Para sopir juga menyinggung informasi yang beredar mengenai dugaan adanya penampungan BBM bersubsidi sebelum didistribusikan ke luar daerah. Mereka meminta aparat tidak mengabaikan informasi tersebut, melainkan melakukan penyelidikan untuk memastikan kebenarannya.
Menurut mereka, apabila dugaan penyalahgunaan BBM bersubsidi benar terjadi, maka masyarakat kecil dan pelaku usaha transportasi menjadi pihak yang paling dirugikan.
Mereka yang berhak menikmati subsidi justru harus mengantre berjam-jam, sementara oknum yang tidak bertanggung jawab diduga meraup keuntungan.
"Kami berharap kepolisian dan instansi terkait segera turun tangan.

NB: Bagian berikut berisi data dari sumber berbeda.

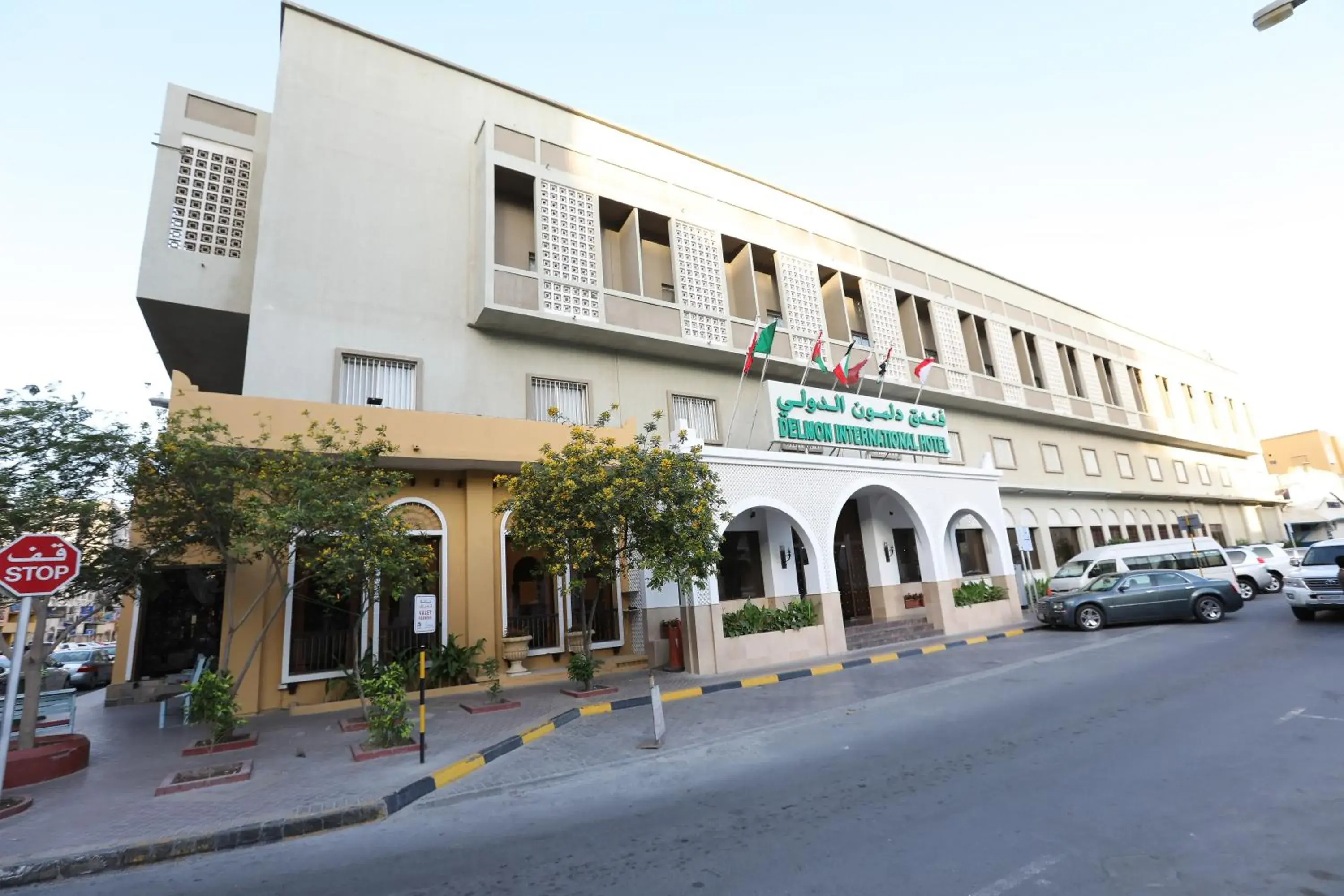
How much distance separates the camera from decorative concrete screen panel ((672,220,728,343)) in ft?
61.0

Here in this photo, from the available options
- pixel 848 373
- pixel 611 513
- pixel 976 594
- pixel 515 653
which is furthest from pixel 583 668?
pixel 976 594

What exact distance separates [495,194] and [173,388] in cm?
974

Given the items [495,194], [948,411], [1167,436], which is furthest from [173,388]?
[1167,436]

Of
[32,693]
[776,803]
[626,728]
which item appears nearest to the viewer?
[776,803]

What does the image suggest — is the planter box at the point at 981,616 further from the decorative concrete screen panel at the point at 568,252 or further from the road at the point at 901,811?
the decorative concrete screen panel at the point at 568,252

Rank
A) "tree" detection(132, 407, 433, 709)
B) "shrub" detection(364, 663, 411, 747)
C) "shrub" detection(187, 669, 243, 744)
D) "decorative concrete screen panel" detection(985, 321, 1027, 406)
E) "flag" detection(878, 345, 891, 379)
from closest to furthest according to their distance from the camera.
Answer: "shrub" detection(364, 663, 411, 747) → "shrub" detection(187, 669, 243, 744) → "tree" detection(132, 407, 433, 709) → "flag" detection(878, 345, 891, 379) → "decorative concrete screen panel" detection(985, 321, 1027, 406)

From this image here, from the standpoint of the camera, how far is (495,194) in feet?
57.7

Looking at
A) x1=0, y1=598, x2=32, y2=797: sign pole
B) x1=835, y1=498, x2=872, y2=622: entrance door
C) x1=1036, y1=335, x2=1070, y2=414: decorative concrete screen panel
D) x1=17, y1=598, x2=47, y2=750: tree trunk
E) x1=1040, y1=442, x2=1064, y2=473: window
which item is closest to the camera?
x1=0, y1=598, x2=32, y2=797: sign pole

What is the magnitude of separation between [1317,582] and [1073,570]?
29.2 ft

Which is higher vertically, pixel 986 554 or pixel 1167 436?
pixel 1167 436

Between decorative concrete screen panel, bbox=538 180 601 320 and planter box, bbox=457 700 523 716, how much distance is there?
30.6 feet

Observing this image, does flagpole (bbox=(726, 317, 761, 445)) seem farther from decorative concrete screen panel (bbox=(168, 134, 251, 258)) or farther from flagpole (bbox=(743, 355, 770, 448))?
decorative concrete screen panel (bbox=(168, 134, 251, 258))

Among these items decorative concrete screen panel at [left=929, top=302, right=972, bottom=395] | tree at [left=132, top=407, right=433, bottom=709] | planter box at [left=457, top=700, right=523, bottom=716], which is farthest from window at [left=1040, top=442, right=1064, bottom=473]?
tree at [left=132, top=407, right=433, bottom=709]

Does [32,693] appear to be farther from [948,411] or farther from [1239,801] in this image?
[948,411]
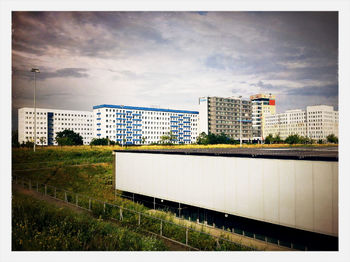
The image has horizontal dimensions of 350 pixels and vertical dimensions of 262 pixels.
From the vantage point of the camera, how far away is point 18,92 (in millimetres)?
9516

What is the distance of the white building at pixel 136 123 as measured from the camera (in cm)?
8312

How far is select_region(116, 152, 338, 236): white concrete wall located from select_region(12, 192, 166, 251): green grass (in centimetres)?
305

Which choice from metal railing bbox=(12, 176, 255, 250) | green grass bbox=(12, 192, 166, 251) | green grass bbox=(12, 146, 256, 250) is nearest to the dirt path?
metal railing bbox=(12, 176, 255, 250)

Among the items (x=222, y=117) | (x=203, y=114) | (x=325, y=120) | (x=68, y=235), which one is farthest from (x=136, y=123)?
(x=68, y=235)

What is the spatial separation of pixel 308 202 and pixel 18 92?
33.4 feet

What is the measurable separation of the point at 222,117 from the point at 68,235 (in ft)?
295

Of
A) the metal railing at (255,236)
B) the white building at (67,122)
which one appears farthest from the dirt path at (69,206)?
the white building at (67,122)

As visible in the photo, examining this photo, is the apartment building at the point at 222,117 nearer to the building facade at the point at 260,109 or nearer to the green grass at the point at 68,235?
the building facade at the point at 260,109

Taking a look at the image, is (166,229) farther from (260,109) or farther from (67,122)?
(260,109)

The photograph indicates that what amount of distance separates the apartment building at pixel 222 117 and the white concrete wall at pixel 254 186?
7993 centimetres

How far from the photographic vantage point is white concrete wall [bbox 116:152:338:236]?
692 centimetres

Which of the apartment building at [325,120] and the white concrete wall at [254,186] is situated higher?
the apartment building at [325,120]
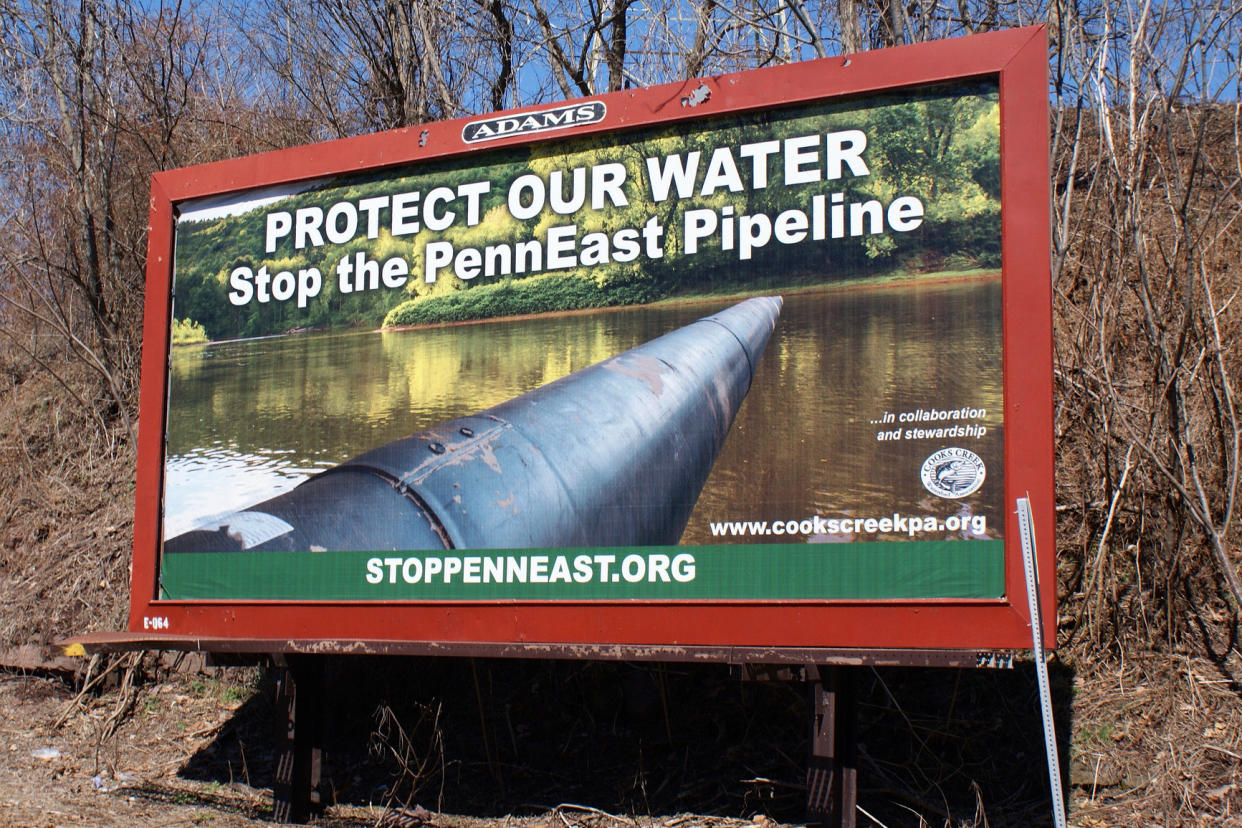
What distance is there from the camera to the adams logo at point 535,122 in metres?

Jangan sampai muncul penilaian negatif di tengah masyarakat seolah-olah ada pembiaran terhadap praktik yang diduga merugikan rakyat," kata sopir lainnya.
BBM bersubsidi pada dasarnya diperuntukkan bagi kelompok masyarakat yang berhak sesuai ketentuan pemerintah. Karena itu, pengawasan terhadap distribusi dan penyalurannya harus dilakukan secara ketat agar tidak disalahgunakan oleh pihak yang mencari keuntungan pribadi.
Masyarakat kini menunggu langkah konkret dari aparat penegak hukum, pemerintah daerah, serta pihak terkait untuk mengusut berbagai dugaan yang berkembang. Transparansi dan penegakan hukum dinilai menjadi kunci agar distribusi BBM bersubsidi kembali tepat sasaran dan antrean panjang di sejumlah SPBU di Soppeng tidak terus menjadi persoalan yang berulang.